Speech Synthesis with Mixed Emotions
This research addresses the need for more nuanced emotional speech synthesis, enabling mixed emotions rather than single types, which is a novel contribution in the field.
The paper tackles the problem of synthesizing speech with mixed emotions at run-time, proposing a novel formulation to measure emotional differences and incorporating it into a sequence-to-sequence framework, with objective and subjective evaluations validating its effectiveness.

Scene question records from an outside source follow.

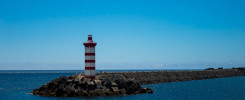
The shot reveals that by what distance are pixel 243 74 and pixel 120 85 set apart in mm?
73107

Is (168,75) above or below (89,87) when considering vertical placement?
above

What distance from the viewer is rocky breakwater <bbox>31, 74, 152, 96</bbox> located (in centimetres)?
3475

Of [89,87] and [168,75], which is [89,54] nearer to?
[89,87]

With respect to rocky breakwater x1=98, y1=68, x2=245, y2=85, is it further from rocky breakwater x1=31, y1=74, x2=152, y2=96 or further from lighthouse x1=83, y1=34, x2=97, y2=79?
lighthouse x1=83, y1=34, x2=97, y2=79

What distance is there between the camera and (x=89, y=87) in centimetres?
3488

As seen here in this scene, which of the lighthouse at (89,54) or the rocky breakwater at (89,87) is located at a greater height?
the lighthouse at (89,54)

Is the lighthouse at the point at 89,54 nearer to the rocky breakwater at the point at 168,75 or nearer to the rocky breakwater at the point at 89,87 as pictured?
the rocky breakwater at the point at 89,87

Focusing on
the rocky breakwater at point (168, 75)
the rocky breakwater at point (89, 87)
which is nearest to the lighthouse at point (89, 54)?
the rocky breakwater at point (89, 87)

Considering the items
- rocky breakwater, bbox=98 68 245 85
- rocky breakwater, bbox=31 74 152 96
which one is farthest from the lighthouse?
rocky breakwater, bbox=98 68 245 85

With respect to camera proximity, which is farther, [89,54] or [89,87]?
[89,54]

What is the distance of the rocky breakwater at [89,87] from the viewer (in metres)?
34.8

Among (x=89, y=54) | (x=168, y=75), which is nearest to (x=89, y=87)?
(x=89, y=54)

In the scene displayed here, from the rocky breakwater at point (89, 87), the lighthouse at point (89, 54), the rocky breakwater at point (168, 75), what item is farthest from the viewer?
the rocky breakwater at point (168, 75)

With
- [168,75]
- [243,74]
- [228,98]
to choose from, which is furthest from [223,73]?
[228,98]
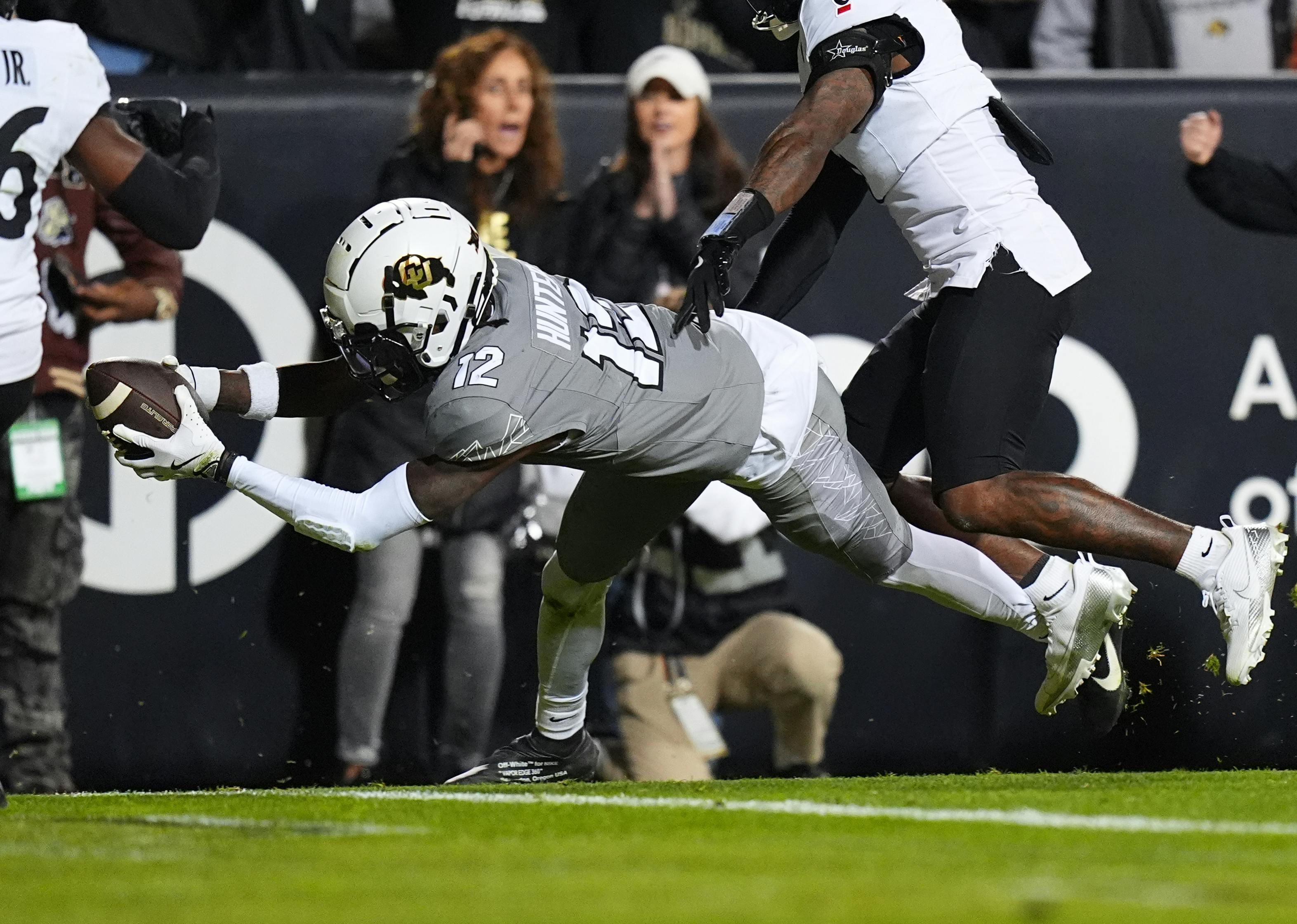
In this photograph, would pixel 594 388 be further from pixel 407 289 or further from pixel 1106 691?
pixel 1106 691

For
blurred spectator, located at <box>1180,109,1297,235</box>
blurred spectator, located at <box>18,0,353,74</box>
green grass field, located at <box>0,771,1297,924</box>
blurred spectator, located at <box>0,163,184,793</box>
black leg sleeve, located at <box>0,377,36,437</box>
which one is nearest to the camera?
green grass field, located at <box>0,771,1297,924</box>

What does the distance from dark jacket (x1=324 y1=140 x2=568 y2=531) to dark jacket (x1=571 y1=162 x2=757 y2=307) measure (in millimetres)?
Answer: 80

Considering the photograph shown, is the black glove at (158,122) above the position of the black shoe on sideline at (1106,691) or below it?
above

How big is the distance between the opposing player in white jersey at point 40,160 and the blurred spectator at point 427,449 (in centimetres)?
111

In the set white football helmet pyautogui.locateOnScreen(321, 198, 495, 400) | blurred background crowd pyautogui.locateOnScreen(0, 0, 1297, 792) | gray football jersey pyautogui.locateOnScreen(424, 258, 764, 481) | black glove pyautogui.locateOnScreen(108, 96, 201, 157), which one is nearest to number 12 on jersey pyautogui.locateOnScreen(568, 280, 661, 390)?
gray football jersey pyautogui.locateOnScreen(424, 258, 764, 481)

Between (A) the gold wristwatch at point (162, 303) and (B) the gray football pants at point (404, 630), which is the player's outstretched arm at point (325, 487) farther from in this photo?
(A) the gold wristwatch at point (162, 303)

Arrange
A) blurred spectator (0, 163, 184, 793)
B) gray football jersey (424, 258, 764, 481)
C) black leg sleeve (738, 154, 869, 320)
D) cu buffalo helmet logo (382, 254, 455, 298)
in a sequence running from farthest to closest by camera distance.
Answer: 1. blurred spectator (0, 163, 184, 793)
2. black leg sleeve (738, 154, 869, 320)
3. cu buffalo helmet logo (382, 254, 455, 298)
4. gray football jersey (424, 258, 764, 481)

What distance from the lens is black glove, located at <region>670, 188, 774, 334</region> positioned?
147 inches

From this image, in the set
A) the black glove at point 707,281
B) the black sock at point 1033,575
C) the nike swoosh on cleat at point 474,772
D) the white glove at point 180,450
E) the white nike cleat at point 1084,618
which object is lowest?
the nike swoosh on cleat at point 474,772

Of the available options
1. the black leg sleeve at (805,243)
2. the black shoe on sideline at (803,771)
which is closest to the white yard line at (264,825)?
the black leg sleeve at (805,243)

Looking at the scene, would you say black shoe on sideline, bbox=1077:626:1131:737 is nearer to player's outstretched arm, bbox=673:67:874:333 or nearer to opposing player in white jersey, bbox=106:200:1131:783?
opposing player in white jersey, bbox=106:200:1131:783

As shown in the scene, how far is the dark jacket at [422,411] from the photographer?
548 cm

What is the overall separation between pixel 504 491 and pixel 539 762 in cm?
119

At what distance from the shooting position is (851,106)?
12.9 feet
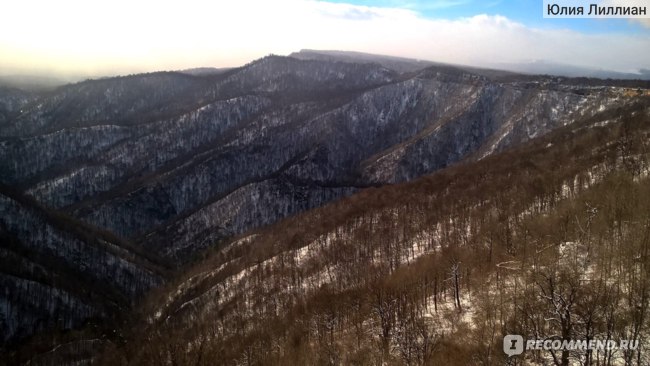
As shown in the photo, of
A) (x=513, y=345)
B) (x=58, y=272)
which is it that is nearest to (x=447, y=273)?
(x=513, y=345)

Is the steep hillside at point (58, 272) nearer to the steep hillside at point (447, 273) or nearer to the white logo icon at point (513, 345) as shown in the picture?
the steep hillside at point (447, 273)

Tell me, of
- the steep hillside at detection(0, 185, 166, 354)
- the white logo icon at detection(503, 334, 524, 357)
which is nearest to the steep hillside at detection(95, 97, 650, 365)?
the white logo icon at detection(503, 334, 524, 357)

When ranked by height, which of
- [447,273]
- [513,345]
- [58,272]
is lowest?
[58,272]

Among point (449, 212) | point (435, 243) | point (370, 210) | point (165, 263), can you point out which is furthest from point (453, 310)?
point (165, 263)

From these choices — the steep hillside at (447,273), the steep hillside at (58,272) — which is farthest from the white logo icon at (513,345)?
the steep hillside at (58,272)

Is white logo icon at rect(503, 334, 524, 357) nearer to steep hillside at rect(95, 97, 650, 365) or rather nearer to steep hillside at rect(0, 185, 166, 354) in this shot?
steep hillside at rect(95, 97, 650, 365)

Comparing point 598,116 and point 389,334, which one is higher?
point 598,116

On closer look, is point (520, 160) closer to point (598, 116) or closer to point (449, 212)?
point (449, 212)

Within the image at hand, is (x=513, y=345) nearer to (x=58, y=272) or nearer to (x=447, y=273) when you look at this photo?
(x=447, y=273)
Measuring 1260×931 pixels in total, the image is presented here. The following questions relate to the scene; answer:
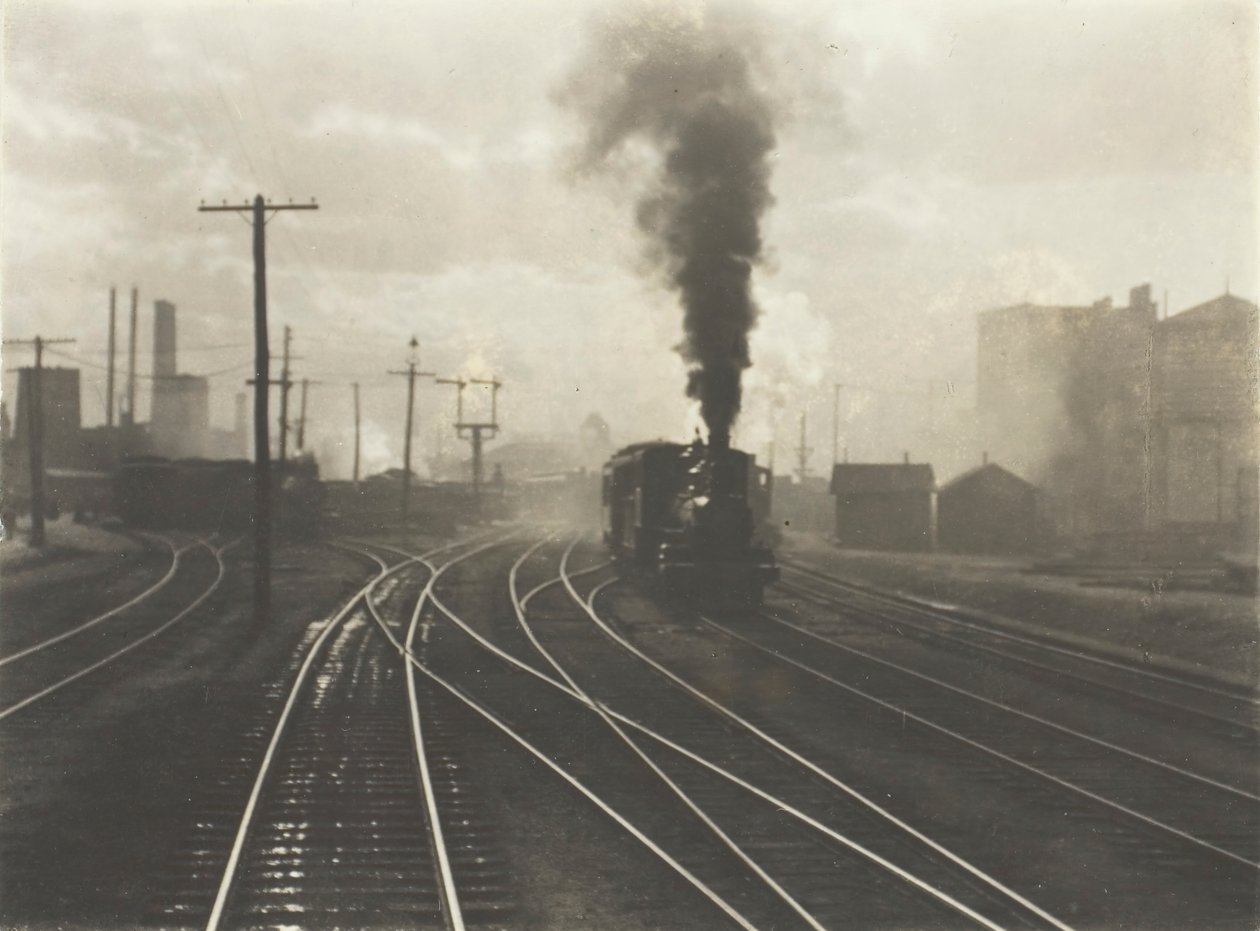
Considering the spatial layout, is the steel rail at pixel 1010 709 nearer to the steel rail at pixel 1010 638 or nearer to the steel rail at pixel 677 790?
the steel rail at pixel 1010 638

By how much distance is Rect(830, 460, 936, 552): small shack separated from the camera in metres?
42.2

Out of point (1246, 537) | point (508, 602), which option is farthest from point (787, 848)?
point (1246, 537)

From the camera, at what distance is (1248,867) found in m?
7.07

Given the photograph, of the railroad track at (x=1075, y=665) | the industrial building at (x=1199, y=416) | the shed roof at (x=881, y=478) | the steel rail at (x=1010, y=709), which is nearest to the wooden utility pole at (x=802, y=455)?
the shed roof at (x=881, y=478)

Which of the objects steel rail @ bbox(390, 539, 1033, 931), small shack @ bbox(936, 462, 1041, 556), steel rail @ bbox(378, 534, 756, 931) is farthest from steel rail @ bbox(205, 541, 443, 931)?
small shack @ bbox(936, 462, 1041, 556)

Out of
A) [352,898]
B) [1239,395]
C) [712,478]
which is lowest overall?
[352,898]

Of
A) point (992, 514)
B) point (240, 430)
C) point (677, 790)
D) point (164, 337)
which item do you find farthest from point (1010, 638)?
point (240, 430)

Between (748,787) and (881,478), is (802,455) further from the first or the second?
(748,787)

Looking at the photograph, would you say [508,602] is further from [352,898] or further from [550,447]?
[550,447]

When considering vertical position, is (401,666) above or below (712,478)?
below

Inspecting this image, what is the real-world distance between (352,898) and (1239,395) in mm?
42050

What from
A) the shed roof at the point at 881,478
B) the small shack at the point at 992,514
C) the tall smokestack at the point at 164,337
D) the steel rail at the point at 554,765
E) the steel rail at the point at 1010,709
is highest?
the tall smokestack at the point at 164,337

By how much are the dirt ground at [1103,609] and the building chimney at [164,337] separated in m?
49.6

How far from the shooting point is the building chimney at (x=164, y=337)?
217ft
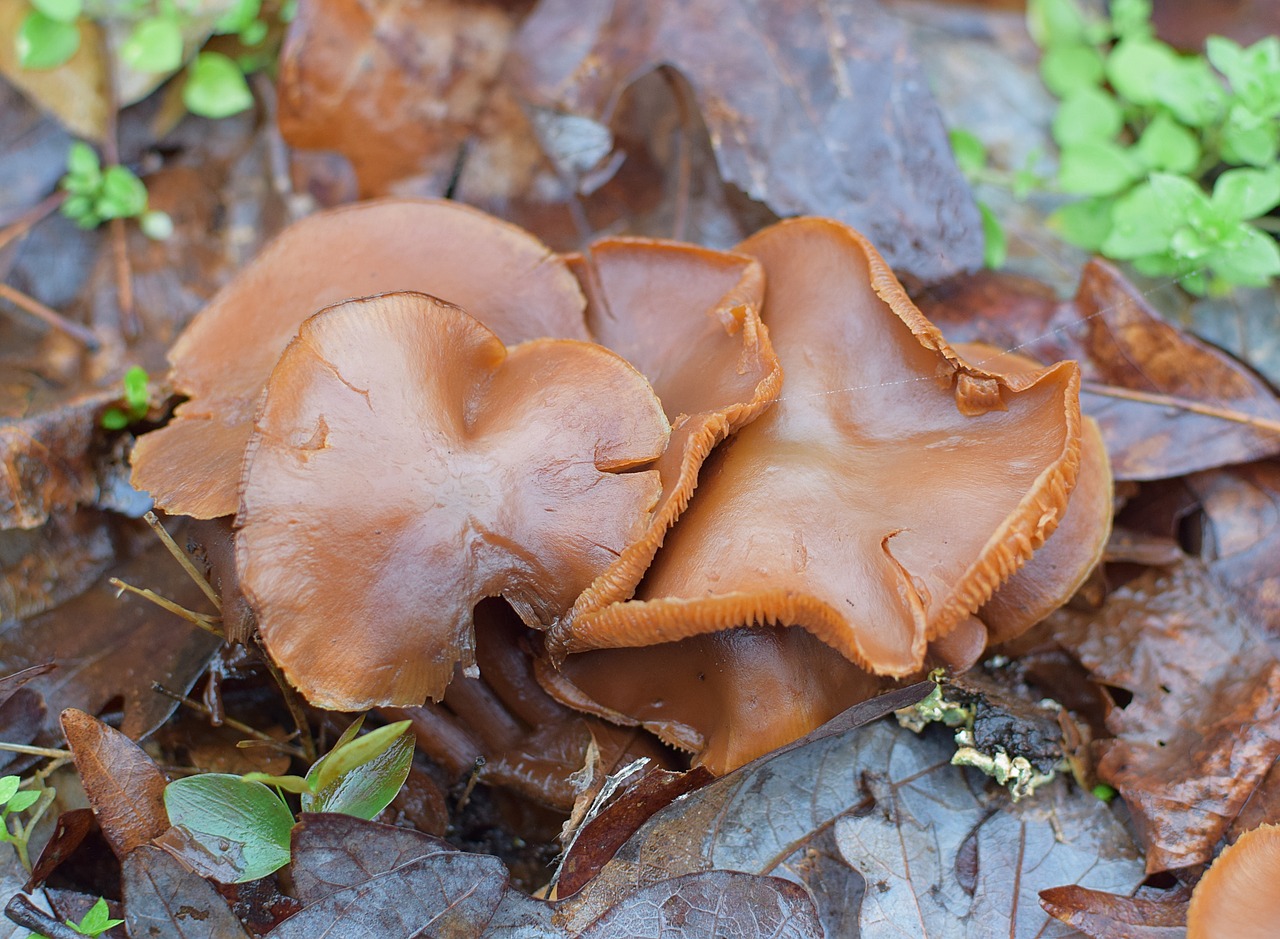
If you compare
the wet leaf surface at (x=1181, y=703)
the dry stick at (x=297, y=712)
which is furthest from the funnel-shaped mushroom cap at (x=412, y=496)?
the wet leaf surface at (x=1181, y=703)

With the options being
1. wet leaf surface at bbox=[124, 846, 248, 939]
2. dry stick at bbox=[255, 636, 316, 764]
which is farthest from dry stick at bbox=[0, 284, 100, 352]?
wet leaf surface at bbox=[124, 846, 248, 939]

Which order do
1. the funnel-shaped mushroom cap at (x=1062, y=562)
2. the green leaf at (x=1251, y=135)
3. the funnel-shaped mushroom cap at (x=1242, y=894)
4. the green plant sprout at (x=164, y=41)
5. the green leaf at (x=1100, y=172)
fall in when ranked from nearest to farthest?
the funnel-shaped mushroom cap at (x=1242, y=894) < the funnel-shaped mushroom cap at (x=1062, y=562) < the green leaf at (x=1251, y=135) < the green leaf at (x=1100, y=172) < the green plant sprout at (x=164, y=41)

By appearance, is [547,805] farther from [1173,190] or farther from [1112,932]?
[1173,190]

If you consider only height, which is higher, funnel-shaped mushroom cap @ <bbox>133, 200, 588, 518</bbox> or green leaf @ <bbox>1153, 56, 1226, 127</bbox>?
funnel-shaped mushroom cap @ <bbox>133, 200, 588, 518</bbox>

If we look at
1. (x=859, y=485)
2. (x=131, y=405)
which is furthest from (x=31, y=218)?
(x=859, y=485)

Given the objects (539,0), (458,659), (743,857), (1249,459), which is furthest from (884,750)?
(539,0)

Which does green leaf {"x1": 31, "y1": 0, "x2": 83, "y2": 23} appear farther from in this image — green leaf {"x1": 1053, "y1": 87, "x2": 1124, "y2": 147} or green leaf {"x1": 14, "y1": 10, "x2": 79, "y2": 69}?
green leaf {"x1": 1053, "y1": 87, "x2": 1124, "y2": 147}

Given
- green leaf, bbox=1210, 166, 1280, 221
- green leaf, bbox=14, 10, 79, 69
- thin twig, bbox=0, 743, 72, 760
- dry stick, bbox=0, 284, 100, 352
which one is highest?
green leaf, bbox=14, 10, 79, 69

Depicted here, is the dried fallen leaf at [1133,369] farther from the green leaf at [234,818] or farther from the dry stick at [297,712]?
the green leaf at [234,818]
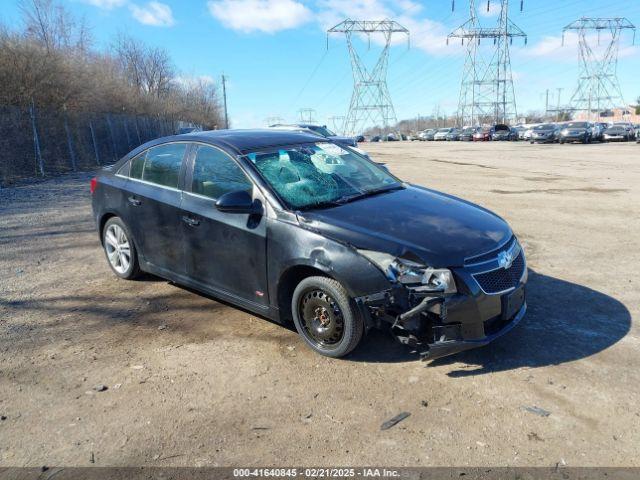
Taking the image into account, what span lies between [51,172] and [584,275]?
62.2 ft

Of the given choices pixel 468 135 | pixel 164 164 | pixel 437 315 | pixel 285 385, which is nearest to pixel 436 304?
pixel 437 315

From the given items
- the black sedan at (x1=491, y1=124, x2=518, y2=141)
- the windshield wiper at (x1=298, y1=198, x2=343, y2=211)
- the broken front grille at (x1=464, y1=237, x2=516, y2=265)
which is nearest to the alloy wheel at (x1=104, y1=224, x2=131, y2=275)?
the windshield wiper at (x1=298, y1=198, x2=343, y2=211)

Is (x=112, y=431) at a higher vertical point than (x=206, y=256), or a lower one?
lower

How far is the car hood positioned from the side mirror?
0.43m

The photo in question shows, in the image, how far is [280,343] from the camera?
160 inches

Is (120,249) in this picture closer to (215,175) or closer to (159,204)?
(159,204)

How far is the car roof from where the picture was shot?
177 inches

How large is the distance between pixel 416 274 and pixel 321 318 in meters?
0.83

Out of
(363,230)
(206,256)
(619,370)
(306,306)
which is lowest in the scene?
(619,370)

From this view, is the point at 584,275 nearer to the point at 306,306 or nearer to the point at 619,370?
the point at 619,370

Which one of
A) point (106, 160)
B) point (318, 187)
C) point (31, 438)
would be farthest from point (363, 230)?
point (106, 160)

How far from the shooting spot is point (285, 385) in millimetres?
3455

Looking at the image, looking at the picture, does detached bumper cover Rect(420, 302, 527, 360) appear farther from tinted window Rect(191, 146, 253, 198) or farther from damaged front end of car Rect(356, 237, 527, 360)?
tinted window Rect(191, 146, 253, 198)

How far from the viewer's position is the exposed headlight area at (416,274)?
3.29 m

Emotional speech synthesis aims to synthesize human voices with various emotional effects. The current studies are mostly focused on imitating an averaged style belonging to a specific emotion type. In this paper, we seek to generate speech with a mixture of emotions at run-time. We propose a novel formulation that measures the relative difference between the speech samples of different emotions. We then incorporate our formulation into a sequence-to-sequence emotional text-to-speech framework. During the training, the framework does not only explicitly characterize emotion styles, but also explores the ordinal nature of emotions by quantifying the differences with other emotions. At run-time, we control the model to produce the desired emotion mixture by manually defining an emotion attribute vector. The objective and subjective evaluations have validated the effectiveness of the proposed framework. To our best knowledge, this research is the first study on modelling, synthesizing, and evaluating mixed emotions in speech.